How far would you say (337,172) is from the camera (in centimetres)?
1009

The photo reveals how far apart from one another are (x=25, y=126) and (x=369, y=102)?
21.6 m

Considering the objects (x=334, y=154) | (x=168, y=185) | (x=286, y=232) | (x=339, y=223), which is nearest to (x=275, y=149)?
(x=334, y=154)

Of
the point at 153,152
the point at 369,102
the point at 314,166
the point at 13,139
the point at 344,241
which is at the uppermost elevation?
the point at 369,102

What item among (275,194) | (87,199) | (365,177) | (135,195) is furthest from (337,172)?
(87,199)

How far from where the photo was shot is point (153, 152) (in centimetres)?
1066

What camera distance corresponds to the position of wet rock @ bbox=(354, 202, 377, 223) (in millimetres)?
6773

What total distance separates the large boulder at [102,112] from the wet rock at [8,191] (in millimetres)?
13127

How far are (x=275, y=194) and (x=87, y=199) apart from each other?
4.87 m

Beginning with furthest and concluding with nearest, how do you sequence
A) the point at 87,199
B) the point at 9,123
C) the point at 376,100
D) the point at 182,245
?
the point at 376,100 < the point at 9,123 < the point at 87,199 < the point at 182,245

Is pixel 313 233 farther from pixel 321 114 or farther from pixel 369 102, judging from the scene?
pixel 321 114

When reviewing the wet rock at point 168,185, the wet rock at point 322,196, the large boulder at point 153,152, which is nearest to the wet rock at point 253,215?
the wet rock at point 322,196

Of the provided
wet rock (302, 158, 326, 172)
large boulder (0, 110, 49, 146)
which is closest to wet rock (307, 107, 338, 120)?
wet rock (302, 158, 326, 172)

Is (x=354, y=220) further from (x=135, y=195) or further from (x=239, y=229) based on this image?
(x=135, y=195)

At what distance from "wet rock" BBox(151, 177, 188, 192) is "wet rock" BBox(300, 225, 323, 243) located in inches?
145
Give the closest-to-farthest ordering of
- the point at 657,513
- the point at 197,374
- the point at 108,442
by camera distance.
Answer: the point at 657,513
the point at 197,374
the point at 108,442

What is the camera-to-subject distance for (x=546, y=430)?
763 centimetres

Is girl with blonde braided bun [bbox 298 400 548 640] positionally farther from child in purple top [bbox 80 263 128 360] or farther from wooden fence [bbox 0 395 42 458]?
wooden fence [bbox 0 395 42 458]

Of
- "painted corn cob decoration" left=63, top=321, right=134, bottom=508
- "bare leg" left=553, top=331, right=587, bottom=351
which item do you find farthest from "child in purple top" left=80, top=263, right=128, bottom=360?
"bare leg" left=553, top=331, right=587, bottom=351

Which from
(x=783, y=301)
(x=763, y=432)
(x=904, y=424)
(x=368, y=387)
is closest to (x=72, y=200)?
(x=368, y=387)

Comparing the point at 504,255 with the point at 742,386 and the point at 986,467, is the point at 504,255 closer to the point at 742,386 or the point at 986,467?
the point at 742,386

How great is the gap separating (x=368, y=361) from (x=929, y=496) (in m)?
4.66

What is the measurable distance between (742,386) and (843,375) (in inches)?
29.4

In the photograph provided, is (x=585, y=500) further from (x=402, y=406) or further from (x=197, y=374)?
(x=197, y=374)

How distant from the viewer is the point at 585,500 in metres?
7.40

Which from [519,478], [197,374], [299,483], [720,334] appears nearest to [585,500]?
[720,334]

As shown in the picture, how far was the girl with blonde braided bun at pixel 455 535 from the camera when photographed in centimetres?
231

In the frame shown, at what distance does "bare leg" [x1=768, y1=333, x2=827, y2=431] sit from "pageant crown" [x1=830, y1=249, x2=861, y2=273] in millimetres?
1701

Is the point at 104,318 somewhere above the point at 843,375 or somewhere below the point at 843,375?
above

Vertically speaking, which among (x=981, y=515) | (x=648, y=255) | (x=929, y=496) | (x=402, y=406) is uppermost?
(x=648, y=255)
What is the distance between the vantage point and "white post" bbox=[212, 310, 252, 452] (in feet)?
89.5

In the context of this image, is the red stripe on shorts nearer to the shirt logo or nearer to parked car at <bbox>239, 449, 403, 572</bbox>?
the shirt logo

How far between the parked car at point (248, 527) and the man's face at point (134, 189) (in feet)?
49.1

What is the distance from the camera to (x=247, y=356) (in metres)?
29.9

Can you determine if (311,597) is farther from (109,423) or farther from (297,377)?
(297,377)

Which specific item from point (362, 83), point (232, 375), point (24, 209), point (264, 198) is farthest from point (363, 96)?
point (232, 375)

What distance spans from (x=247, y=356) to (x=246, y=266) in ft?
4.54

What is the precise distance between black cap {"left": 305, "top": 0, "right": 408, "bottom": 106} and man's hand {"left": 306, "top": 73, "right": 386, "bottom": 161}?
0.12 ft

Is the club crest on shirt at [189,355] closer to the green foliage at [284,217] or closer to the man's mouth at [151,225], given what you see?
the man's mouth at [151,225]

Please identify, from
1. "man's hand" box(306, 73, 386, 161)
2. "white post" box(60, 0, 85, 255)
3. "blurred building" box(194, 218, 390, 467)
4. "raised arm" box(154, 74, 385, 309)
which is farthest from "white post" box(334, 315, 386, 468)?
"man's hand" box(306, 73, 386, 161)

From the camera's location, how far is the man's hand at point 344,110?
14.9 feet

━━━━━━━━━━━━━━━━

What to work on:
Reproduce every record above word for word, from the first line to the last.

Worked solution:
How far would you say (337,172) is from the camera (in centimetres)?
1009

The photo reveals how far apart from one another are (x=25, y=126) and (x=369, y=102)?
21.6 m

Considering the objects (x=334, y=154) | (x=168, y=185) | (x=286, y=232) | (x=339, y=223), which is nearest to (x=275, y=149)?
(x=334, y=154)

Of
the point at 153,152
the point at 369,102
the point at 314,166
the point at 13,139
the point at 344,241
which is at the uppermost elevation?
the point at 369,102

What item among (275,194) | (87,199) | (365,177) | (135,195) is furthest from (337,172)?
(87,199)

How far from where the photo was shot is point (153, 152) (in centimetres)?
1066

What camera distance corresponds to the position of wet rock @ bbox=(354, 202, 377, 223) (in millimetres)?
6773

What total distance separates the large boulder at [102,112] from the wet rock at [8,191] (in millimetres)?
13127

How far are (x=275, y=194) and (x=87, y=199) apart from each other?
4.87 m

Beginning with furthest and concluding with nearest, how do you sequence
A) the point at 87,199
B) the point at 9,123
C) the point at 376,100
D) the point at 182,245
?
the point at 376,100 < the point at 9,123 < the point at 87,199 < the point at 182,245

Is pixel 313 233 farther from pixel 321 114 or farther from pixel 369 102, judging from the scene?
pixel 321 114

When reviewing the wet rock at point 168,185, the wet rock at point 322,196, the large boulder at point 153,152, which is nearest to the wet rock at point 253,215?
the wet rock at point 322,196

Of the provided
wet rock (302, 158, 326, 172)
large boulder (0, 110, 49, 146)
which is closest to wet rock (307, 107, 338, 120)?
wet rock (302, 158, 326, 172)

Is (x=354, y=220) further from (x=135, y=195) or further from (x=239, y=229) based on this image?
(x=135, y=195)

At what distance from "wet rock" BBox(151, 177, 188, 192) is "wet rock" BBox(300, 225, 323, 243) located in inches?
145
Give the closest-to-farthest ordering of
- the point at 657,513
- the point at 197,374
- the point at 108,442
by camera distance.
Answer: the point at 657,513
the point at 197,374
the point at 108,442

What is the camera-to-subject distance for (x=546, y=430)?
763 centimetres

Is girl with blonde braided bun [bbox 298 400 548 640] positionally farther from child in purple top [bbox 80 263 128 360] or farther from wooden fence [bbox 0 395 42 458]?
wooden fence [bbox 0 395 42 458]

Of
- "painted corn cob decoration" left=63, top=321, right=134, bottom=508
- "bare leg" left=553, top=331, right=587, bottom=351
which item do you find farthest from "child in purple top" left=80, top=263, right=128, bottom=360?
"bare leg" left=553, top=331, right=587, bottom=351

Which from
(x=783, y=301)
(x=763, y=432)
(x=904, y=424)
(x=368, y=387)
is closest to (x=72, y=200)?
(x=368, y=387)

Comparing the point at 504,255 with the point at 742,386 and the point at 986,467, is the point at 504,255 closer to the point at 742,386 or the point at 986,467?
the point at 742,386

How great is the gap separating (x=368, y=361) from (x=929, y=496) (in m)?
4.66

What is the measurable distance between (742,386) and (843,375) (in inches)?
29.4

In the photograph provided, is (x=585, y=500) further from (x=402, y=406) or further from (x=197, y=374)?
(x=197, y=374)

How distant from the viewer is the point at 585,500 in metres?
7.40

Which from [519,478], [197,374], [299,483], [720,334] appears nearest to [585,500]?
[720,334]

As shown in the picture, how far was the girl with blonde braided bun at pixel 455 535 from the camera when photographed in centimetres?
231

In the frame shown, at what distance does "bare leg" [x1=768, y1=333, x2=827, y2=431] sit from "pageant crown" [x1=830, y1=249, x2=861, y2=273] in millimetres?
1701

Is the point at 104,318 somewhere above the point at 843,375 or somewhere below the point at 843,375?
above

Vertically speaking, which among (x=981, y=515) | (x=648, y=255) | (x=929, y=496) | (x=402, y=406) is uppermost?
(x=648, y=255)
What is the distance between the vantage point and "white post" bbox=[212, 310, 252, 452] (in feet)?
89.5

In the context of this image, is the red stripe on shorts nearer to the shirt logo or nearer to parked car at <bbox>239, 449, 403, 572</bbox>?
the shirt logo

How far between the parked car at point (248, 527) and the man's face at point (134, 189) (in feet)?
49.1

What is the distance from the camera to (x=247, y=356) (in metres)?
29.9

Can you determine if (311,597) is farther from (109,423) or farther from (297,377)?
(297,377)

Which specific item from point (362, 83), point (232, 375), point (24, 209), point (264, 198) is farthest from point (363, 96)?
point (232, 375)

What distance spans from (x=247, y=356) to (x=246, y=266) in ft?
4.54

What is the precise distance between black cap {"left": 305, "top": 0, "right": 408, "bottom": 106} and man's hand {"left": 306, "top": 73, "right": 386, "bottom": 161}?
0.12 ft

Is the club crest on shirt at [189,355] closer to the green foliage at [284,217] or closer to the man's mouth at [151,225], given what you see?
the man's mouth at [151,225]

Please identify, from
1. "man's hand" box(306, 73, 386, 161)
2. "white post" box(60, 0, 85, 255)
3. "blurred building" box(194, 218, 390, 467)
4. "raised arm" box(154, 74, 385, 309)
which is farthest from "white post" box(334, 315, 386, 468)?
"man's hand" box(306, 73, 386, 161)

From the camera's location, how far is the man's hand at point 344,110?
14.9 feet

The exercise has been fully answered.